■ **Data extracts**:
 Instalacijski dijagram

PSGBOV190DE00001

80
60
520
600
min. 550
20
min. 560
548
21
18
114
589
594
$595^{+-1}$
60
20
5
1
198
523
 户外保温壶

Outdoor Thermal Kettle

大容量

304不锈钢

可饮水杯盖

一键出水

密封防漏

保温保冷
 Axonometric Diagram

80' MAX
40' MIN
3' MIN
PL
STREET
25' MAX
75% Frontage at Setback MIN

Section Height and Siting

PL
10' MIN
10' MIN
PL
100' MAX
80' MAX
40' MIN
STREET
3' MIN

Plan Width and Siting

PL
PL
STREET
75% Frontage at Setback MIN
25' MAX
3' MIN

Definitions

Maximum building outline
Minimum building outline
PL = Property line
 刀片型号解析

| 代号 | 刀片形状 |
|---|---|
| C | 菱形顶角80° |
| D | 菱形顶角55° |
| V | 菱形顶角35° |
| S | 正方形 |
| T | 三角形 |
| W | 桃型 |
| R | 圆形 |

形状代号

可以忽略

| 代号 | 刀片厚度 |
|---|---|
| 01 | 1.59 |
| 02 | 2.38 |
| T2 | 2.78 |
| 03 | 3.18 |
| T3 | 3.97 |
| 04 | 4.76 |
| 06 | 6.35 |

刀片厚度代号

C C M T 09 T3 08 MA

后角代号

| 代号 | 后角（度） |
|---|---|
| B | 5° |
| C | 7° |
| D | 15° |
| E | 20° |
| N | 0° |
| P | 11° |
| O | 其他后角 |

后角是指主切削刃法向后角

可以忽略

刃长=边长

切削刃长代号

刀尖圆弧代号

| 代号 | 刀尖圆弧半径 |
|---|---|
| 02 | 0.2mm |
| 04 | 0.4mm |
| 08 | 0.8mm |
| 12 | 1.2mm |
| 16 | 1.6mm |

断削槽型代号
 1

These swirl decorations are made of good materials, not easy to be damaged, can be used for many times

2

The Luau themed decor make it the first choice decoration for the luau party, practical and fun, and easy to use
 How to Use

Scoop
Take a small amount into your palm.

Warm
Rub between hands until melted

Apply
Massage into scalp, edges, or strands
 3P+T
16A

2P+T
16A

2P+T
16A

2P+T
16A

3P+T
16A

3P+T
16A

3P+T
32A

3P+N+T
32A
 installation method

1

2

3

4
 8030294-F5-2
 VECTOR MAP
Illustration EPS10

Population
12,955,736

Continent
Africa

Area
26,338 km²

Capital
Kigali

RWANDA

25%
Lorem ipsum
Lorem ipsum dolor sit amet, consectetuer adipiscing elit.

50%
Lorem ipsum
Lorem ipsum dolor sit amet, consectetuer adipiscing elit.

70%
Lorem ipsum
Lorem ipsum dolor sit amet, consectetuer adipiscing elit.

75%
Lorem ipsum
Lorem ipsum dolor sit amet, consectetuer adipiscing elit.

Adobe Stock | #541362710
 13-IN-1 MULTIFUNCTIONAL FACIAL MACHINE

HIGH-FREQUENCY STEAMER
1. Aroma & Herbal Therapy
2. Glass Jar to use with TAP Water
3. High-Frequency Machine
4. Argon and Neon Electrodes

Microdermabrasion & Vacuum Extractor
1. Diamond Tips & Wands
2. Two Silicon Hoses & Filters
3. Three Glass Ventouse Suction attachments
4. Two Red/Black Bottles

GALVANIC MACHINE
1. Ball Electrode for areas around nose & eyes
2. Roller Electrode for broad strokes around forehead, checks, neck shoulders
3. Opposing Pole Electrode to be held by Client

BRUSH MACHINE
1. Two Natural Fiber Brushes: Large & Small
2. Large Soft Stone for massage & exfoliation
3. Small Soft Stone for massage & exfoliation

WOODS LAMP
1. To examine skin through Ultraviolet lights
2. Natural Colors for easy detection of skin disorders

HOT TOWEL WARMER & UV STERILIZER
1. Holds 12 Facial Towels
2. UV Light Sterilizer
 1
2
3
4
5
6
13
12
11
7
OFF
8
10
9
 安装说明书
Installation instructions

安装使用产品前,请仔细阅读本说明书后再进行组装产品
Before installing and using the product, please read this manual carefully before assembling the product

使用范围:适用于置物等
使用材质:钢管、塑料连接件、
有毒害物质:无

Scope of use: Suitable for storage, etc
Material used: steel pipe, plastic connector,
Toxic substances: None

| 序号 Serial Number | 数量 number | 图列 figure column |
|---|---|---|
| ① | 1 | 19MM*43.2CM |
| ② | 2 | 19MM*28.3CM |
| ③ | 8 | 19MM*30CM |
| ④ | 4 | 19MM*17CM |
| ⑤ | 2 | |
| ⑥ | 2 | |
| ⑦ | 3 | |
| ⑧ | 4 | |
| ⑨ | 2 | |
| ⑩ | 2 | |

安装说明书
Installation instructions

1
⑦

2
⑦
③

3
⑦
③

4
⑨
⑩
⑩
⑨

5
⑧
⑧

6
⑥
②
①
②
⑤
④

■ **Brief**: Output the material in full, matching it word for word.

■ **Task answer**:
 Instalacijski dijagram

PSGBOV190DE00001

80
60
520
600
min. 550
20
min. 560
548
21
18
114
589
594
$595^{+-1}$
60
20
5
1
198
523
 户外保温壶

Outdoor Thermal Kettle

大容量

304不锈钢

可饮水杯盖

一键出水

密封防漏

保温保冷
 Axonometric Diagram

80' MAX
40' MIN
3' MIN
PL
STREET
25' MAX
75% Frontage at Setback MIN

Section Height and Siting

PL
10' MIN
10' MIN
PL
100' MAX
80' MAX
40' MIN
STREET
3' MIN

Plan Width and Siting

PL
PL
STREET
75% Frontage at Setback MIN
25' MAX
3' MIN

Definitions

Maximum building outline
Minimum building outline
PL = Property line
 刀片型号解析

| 代号 | 刀片形状 |
|---|---|
| C | 菱形顶角80° |
| D | 菱形顶角55° |
| V | 菱形顶角35° |
| S | 正方形 |
| T | 三角形 |
| W | 桃型 |
| R | 圆形 |

形状代号

可以忽略

| 代号 | 刀片厚度 |
|---|---|
| 01 | 1.59 |
| 02 | 2.38 |
| T2 | 2.78 |
| 03 | 3.18 |
| T3 | 3.97 |
| 04 | 4.76 |
| 06 | 6.35 |

刀片厚度代号

C C M T 09 T3 08 MA

后角代号

| 代号 | 后角（度） |
|---|---|
| B | 5° |
| C | 7° |
| D | 15° |
| E | 20° |
| N | 0° |
| P | 11° |
| O | 其他后角 |

后角是指主切削刃法向后角

可以忽略

刃长=边长

切削刃长代号

刀尖圆弧代号

| 代号 | 刀尖圆弧半径 |
|---|---|
| 02 | 0.2mm |
| 04 | 0.4mm |
| 08 | 0.8mm |
| 12 | 1.2mm |
| 16 | 1.6mm |

断削槽型代号
 1

These swirl decorations are made of good materials, not easy to be damaged, can be used for many times

2

The Luau themed decor make it the first choice decoration for the luau party, practical and fun, and easy to use
 How to Use

Scoop
Take a small amount into your palm.

Warm
Rub between hands until melted

Apply
Massage into scalp, edges, or strands
 3P+T
16A

2P+T
16A

2P+T
16A

2P+T
16A

3P+T
16A

3P+T
16A

3P+T
32A

3P+N+T
32A
 installation method

1

2

3

4
 8030294-F5-2
 VECTOR MAP
Illustration EPS10

Population
12,955,736

Continent
Africa

Area
26,338 km²

Capital
Kigali

RWANDA

25%
Lorem ipsum
Lorem ipsum dolor sit amet, consectetuer adipiscing elit.

50%
Lorem ipsum
Lorem ipsum dolor sit amet, consectetuer adipiscing elit.

70%
Lorem ipsum
Lorem ipsum dolor sit amet, consectetuer adipiscing elit.

75%
Lorem ipsum
Lorem ipsum dolor sit amet, consectetuer adipiscing elit.

Adobe Stock | #541362710
 13-IN-1 MULTIFUNCTIONAL FACIAL MACHINE

HIGH-FREQUENCY STEAMER
1. Aroma & Herbal Therapy
2. Glass Jar to use with TAP Water
3. High-Frequency Machine
4. Argon and Neon Electrodes

Microdermabrasion & Vacuum Extractor
1. Diamond Tips & Wands
2. Two Silicon Hoses & Filters
3. Three Glass Ventouse Suction attachments
4. Two Red/Black Bottles

GALVANIC MACHINE
1. Ball Electrode for areas around nose & eyes
2. Roller Electrode for broad strokes around forehead, checks, neck shoulders
3. Opposing Pole Electrode to be held by Client

BRUSH MACHINE
1. Two Natural Fiber Brushes: Large & Small
2. Large Soft Stone for massage & exfoliation
3. Small Soft Stone for massage & exfoliation

WOODS LAMP
1. To examine skin through Ultraviolet lights
2. Natural Colors for easy detection of skin disorders

HOT TOWEL WARMER & UV STERILIZER
1. Holds 12 Facial Towels
2. UV Light Sterilizer
 1
2
3
4
5
6
13
12
11
7
OFF
8
10
9
 安装说明书
Installation instructions

安装使用产品前,请仔细阅读本说明书后再进行组装产品
Before installing and using the product, please read this manual carefully before assembling the product

使用范围:适用于置物等
使用材质:钢管、塑料连接件、
有毒害物质:无

Scope of use: Suitable for storage, etc
Material used: steel pipe, plastic connector,
Toxic substances: None

| 序号 Serial Number | 数量 number | 图列 figure column |
|---|---|---|
| ① | 1 | 19MM*43.2CM |
| ② | 2 | 19MM*28.3CM |
| ③ | 8 | 19MM*30CM |
| ④ | 4 | 19MM*17CM |
| ⑤ | 2 | |
| ⑥ | 2 | |
| ⑦ | 3 | |
| ⑧ | 4 | |
| ⑨ | 2 | |
| ⑩ | 2 | |

安装说明书
Installation instructions

1
⑦

2
⑦
③

3
⑦
③

4
⑨
⑩
⑩
⑨

5
⑧
⑧

6
⑥
②
①
②
⑤
④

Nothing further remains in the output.